##### Source excerpt
2025: A tale of three households

The opening week of Ramadan 2025 was driven by lower-income households. Spending in that segment rose 9.6 percent, compared with 7 percent for the middle segment and 3.4 percent for the upper segment. The gap between the lower and upper segments exceeded six percentage points.

However, the source of that lift was not uniform.

For lower-income households, spending continued to increase into Idul Fitri even as savings remained negative throughout the festive period. Consumption improved while financial buffers narrowed. The lift was visible, but it was accompanied by a decline in saving.

Middle-income households showed a liquidity-sensitive pattern. Savings declined ahead of Ramadan and improved once THR were disbursed. Spending rose during Ramadan and peaked at Idul Fitri, closely tracking income inflows. After the festive period, however, both spending and savings softened again. That pattern suggests part of the expansion relied on short-term financing that required post-season adjustment.

Upper-income households behaved differently. They accumulated savings prior to Ramadan and drew them down during Idul Fitri. Spending was more measured at the start of the cycle and accelerated later, supported by earlier buffer building. Their consumption was largely pre-funded.
##########
# Goal 1
In the passage on Ramadan 2025 household spending, by how much did lower-income households' spending rise in the opening week?
# Goal 2
Carry the passage on Ramadan 2025 household spending forward from its last sentence.
##### Supplied data
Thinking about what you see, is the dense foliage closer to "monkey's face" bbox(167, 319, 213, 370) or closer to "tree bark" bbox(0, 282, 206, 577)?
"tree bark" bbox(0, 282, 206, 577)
##########
# Task response 1
It rose 9.6 percent.

# Task response 2
The 2026 shift, a narrowing gap

In the first week of Ramadan this year, lower-income spending grew 7 percent. Middle-income spending rose by 6.5 percent, with upper-income close behind at 6 percent. The gap between the lower and upper has narrowed from more than six percentage points a year ago to roughly one point today.

Unlike 2025, this convergence rests on a thinner buffer base. Saving conditions entering Ramadan are weaker across segments. Lower-income savings sit around historical norms (z-score 0.0), the middle-income is below its typical range (minus 0.7) and upper-income savings are also softer than last year (minus 0.2).

Income dynamics help explain the shift. Bank Indonesia’s Current Income Index shows the upper-income segment strengthening into early 2026, with a z-score around 1.2. The middle-income improves modestly (plus 0.4), while lower-income income conditions remain flat near 0.0.

Taken together, spending, income and saving indicators point in the same direction. Spending remains positive across groups, but its foundation has changed. Upper-income consumption appears increasingly income-supported, while lower and middle segments operate with thinner buffers than a year earlier.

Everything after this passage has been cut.